Açık olan şu ki; Cumhurbaşkanlığı seçimleriyle başlayan, ardından UBP kurultayına kadar uzanarak demokratik zeminde yaratılan ağır tahribatın halkoyuyla giderilmesi, bu anlamda iradenin yenilenmesi gerekiyor. Bunun için de önce bütçenin meclisten geçirilmesi, ardından Seçim ve Halkoylaması Yasası’ndaki düzenlemelerin yapılması ve sonrasında ise mümkün olan en kısa sürede sandık kurularak sırf birileri cumhurbaşkanı olsun diye yerinden sökülen taşların yeniden yerine oturtulması gerekiyor.

Tam da bu aşamada yanık bir üslupla “Seçime gideceğiz de ne değişecek?” türküsünü söyleyenlere aldırmamak gerekiyor!
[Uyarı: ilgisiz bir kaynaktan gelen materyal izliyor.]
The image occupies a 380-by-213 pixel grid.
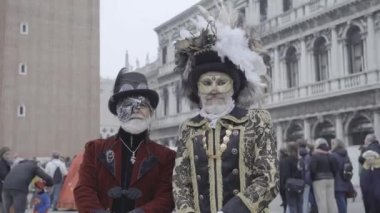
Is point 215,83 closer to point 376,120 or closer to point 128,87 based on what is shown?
point 128,87

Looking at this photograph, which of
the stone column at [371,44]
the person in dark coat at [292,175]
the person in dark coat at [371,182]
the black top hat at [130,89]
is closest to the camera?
the black top hat at [130,89]

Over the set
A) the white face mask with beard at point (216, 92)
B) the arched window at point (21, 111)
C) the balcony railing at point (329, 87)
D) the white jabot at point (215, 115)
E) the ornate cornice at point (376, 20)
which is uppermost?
the ornate cornice at point (376, 20)

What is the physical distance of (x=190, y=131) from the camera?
390 centimetres

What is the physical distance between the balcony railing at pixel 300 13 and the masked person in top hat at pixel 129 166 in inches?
757

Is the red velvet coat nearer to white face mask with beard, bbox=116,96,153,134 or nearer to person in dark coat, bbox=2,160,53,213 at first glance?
white face mask with beard, bbox=116,96,153,134

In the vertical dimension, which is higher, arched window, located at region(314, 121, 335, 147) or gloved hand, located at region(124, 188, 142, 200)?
arched window, located at region(314, 121, 335, 147)

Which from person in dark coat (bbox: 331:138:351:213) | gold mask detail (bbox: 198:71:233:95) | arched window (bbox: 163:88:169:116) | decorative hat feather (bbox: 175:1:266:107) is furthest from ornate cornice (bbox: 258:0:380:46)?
gold mask detail (bbox: 198:71:233:95)

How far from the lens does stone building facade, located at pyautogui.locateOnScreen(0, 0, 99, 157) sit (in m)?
30.1

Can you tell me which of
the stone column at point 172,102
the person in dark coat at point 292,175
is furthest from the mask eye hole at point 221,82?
the stone column at point 172,102

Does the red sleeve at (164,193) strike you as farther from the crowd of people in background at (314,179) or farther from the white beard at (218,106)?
the crowd of people in background at (314,179)

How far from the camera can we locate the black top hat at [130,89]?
432 cm

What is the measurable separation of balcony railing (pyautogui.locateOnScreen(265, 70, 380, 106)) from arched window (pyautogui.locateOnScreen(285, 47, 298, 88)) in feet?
2.15

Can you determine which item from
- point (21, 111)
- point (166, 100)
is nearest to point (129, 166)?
point (21, 111)

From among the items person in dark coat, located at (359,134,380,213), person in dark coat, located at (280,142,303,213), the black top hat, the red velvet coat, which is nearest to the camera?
the red velvet coat
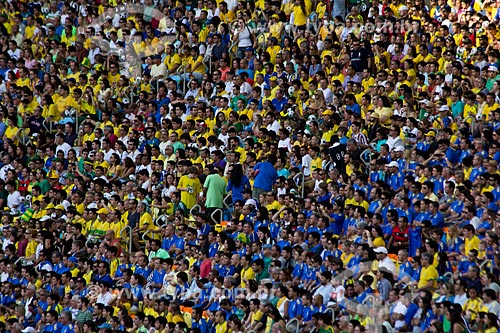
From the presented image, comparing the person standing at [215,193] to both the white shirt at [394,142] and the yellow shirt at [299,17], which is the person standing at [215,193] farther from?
the yellow shirt at [299,17]

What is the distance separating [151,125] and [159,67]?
231cm

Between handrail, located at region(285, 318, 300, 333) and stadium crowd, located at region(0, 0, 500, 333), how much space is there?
1.0 inches

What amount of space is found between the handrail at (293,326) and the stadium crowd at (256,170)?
1.0 inches

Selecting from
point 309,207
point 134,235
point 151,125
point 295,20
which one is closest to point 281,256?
point 309,207

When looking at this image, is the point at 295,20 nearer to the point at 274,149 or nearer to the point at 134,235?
the point at 274,149

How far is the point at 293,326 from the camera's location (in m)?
22.1

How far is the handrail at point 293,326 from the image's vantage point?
72.1 feet

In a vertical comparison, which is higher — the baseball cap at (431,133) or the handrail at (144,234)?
the baseball cap at (431,133)

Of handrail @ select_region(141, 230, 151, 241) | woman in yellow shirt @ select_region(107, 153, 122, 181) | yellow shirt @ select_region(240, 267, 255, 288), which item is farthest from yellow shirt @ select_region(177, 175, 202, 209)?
yellow shirt @ select_region(240, 267, 255, 288)

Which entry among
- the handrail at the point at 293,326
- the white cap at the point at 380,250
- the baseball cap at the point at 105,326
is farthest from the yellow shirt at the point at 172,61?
the handrail at the point at 293,326

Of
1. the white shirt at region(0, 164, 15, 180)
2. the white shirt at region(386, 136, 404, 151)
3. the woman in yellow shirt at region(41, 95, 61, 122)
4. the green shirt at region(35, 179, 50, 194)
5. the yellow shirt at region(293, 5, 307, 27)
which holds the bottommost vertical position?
the green shirt at region(35, 179, 50, 194)

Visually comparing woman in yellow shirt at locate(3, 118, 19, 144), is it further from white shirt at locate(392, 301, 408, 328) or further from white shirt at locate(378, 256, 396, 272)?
white shirt at locate(392, 301, 408, 328)

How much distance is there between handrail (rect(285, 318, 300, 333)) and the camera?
72.1 feet

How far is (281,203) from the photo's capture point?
2520 cm
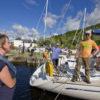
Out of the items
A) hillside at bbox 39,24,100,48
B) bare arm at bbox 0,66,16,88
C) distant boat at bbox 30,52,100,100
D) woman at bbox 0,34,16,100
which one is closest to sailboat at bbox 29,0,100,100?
distant boat at bbox 30,52,100,100

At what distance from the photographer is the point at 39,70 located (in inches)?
755

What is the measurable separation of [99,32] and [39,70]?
411cm

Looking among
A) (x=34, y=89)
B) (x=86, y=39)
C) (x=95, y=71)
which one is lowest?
(x=34, y=89)

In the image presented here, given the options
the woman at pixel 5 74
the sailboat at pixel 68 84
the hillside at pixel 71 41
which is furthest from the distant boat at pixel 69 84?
the woman at pixel 5 74

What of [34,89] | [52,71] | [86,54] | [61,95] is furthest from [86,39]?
[34,89]

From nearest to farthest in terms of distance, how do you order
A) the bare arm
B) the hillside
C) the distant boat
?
the bare arm, the distant boat, the hillside

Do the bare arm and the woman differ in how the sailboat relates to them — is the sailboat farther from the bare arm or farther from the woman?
the bare arm

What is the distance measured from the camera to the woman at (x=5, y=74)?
444 centimetres

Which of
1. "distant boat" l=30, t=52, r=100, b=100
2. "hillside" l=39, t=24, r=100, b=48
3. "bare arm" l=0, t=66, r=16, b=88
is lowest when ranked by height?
"distant boat" l=30, t=52, r=100, b=100

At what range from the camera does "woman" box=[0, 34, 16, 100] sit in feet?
14.6

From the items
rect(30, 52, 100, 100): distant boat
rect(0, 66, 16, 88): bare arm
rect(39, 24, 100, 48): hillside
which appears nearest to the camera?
rect(0, 66, 16, 88): bare arm

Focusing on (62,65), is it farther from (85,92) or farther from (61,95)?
(85,92)

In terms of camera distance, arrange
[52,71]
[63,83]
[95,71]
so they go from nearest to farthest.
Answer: [63,83] < [95,71] < [52,71]

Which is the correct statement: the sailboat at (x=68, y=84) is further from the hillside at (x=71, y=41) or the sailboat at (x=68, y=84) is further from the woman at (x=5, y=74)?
the woman at (x=5, y=74)
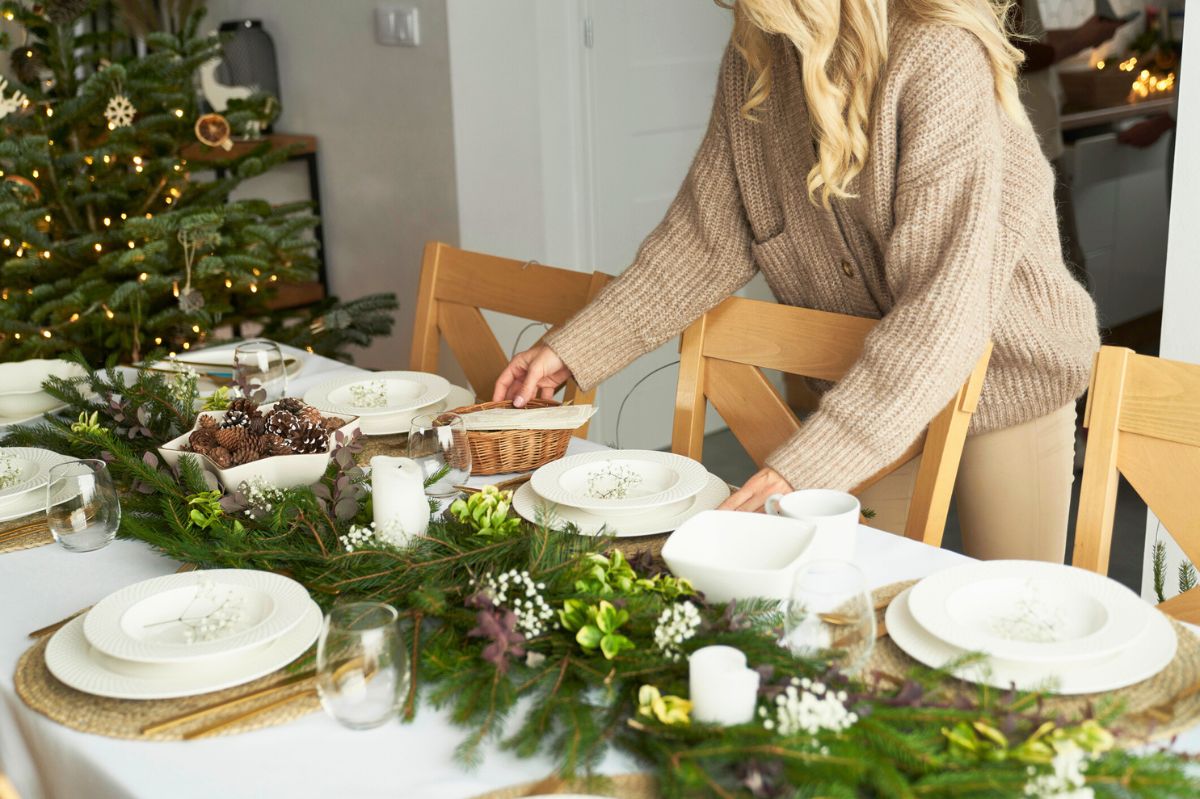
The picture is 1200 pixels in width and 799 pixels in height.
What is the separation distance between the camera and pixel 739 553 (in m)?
1.15

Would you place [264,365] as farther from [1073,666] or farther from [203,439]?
[1073,666]

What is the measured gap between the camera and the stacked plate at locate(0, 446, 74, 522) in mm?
1461

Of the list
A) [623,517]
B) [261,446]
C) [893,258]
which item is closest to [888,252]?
[893,258]

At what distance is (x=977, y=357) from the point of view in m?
1.43

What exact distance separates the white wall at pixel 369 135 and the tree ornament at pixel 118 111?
2.64ft

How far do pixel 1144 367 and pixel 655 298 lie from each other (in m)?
0.69

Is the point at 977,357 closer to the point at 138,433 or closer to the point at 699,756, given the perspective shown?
the point at 699,756

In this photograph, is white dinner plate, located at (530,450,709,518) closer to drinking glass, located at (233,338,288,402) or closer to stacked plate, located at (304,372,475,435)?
stacked plate, located at (304,372,475,435)

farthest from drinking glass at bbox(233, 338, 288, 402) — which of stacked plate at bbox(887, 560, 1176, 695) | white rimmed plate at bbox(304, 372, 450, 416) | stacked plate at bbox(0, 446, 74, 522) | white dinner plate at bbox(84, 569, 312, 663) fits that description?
stacked plate at bbox(887, 560, 1176, 695)

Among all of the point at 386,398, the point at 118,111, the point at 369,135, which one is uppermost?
the point at 118,111

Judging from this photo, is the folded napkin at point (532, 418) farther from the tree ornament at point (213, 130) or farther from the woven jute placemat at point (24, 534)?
the tree ornament at point (213, 130)

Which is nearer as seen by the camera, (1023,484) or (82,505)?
(82,505)

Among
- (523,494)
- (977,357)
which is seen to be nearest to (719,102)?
(977,357)

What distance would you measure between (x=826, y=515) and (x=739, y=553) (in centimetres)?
9
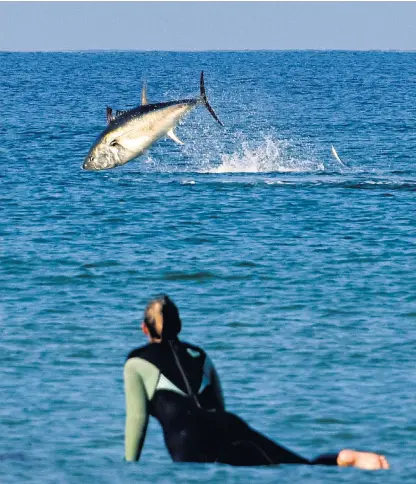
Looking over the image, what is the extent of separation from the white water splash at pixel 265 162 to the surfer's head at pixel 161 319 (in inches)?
1261

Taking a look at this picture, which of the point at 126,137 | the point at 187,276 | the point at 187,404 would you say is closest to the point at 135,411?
the point at 187,404

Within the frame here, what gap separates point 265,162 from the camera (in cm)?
4731

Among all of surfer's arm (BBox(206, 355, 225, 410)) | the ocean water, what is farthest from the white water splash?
surfer's arm (BBox(206, 355, 225, 410))

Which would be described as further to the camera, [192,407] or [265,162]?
[265,162]

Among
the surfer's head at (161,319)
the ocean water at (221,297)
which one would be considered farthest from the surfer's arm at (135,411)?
the ocean water at (221,297)

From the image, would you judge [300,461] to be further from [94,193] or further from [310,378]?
[94,193]

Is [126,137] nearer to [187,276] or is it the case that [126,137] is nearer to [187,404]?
[187,276]

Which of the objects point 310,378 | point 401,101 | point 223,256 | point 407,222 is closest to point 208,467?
point 310,378

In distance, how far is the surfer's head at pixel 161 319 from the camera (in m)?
10.9

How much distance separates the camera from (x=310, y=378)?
57.1 feet

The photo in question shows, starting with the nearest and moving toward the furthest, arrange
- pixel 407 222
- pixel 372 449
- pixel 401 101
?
pixel 372 449 → pixel 407 222 → pixel 401 101

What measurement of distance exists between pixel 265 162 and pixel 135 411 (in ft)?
120

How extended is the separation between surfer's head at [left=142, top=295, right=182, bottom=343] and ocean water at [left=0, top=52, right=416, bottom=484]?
1943mm

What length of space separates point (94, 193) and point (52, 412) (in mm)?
22883
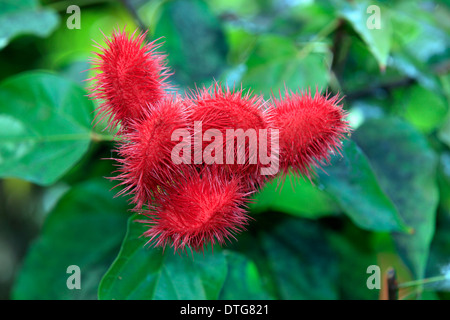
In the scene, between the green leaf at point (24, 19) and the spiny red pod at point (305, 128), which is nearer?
the spiny red pod at point (305, 128)

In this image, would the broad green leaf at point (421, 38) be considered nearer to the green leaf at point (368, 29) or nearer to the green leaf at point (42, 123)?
the green leaf at point (368, 29)

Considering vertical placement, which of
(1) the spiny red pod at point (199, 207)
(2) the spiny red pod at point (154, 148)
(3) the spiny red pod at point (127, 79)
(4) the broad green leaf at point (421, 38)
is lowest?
(1) the spiny red pod at point (199, 207)

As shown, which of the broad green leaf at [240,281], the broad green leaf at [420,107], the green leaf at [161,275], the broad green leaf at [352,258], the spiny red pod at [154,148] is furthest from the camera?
the broad green leaf at [420,107]

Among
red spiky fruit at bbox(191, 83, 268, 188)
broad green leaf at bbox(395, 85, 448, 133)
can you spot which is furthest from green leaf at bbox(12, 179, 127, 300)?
broad green leaf at bbox(395, 85, 448, 133)

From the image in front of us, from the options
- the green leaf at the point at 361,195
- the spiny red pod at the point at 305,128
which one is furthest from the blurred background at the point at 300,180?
the spiny red pod at the point at 305,128

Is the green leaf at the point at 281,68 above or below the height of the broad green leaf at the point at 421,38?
below

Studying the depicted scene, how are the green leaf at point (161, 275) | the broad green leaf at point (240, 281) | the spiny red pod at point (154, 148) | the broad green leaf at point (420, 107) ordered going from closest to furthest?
the spiny red pod at point (154, 148)
the green leaf at point (161, 275)
the broad green leaf at point (240, 281)
the broad green leaf at point (420, 107)

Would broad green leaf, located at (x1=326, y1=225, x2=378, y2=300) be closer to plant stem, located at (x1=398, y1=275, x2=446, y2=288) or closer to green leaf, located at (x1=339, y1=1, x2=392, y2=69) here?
plant stem, located at (x1=398, y1=275, x2=446, y2=288)

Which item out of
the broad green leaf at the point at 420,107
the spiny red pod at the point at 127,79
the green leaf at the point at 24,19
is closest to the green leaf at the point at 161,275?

Bunun söyleyenler zaten Kıbrıslı Türklerin kendi kendini yönetme kapasitesinin olmadığına inanarak “bizden bir şey olmaz” umutsuzluğunu yerleştirmeye çalışanlardır. Bu umutsuzluğa hiçbirimiz kapılmamalıyız. Her ne kadar tatsız tecrübeler yaşamış olsak da bütün bu yaşananların bizi getirdiği noktada, asıl iradenin Kıbrıslı Türklerden kaynaklandığı ve bunun üzerinde başka hiçbir gücün olamayacağı artık herkes tarafından görülmüştür diye inanıyorum. Ya da inanmak istiyorum.  

Şimdi kurulması gerekliliği ortaya çıkan hükümet tam da bu maksatlarla kurulmalı, Kıbrıslı Türklerin iradesi sandık yoluyla yeniden tesis edilmelidir. Buna başka anlamlar yüklemeye çalışmak iyi niyetli olmadığı gibi haberi yokmuş gibi fotoğraf çektirme gayreti içerisine giren bir tarzı hatırlatıyor bana. Bunun bir yanıyla eğlenceli olduğunu kabul ediyorum ama açık söylemek gerekirse içerisinde pek bir samimiyet barındırdığını da düşün.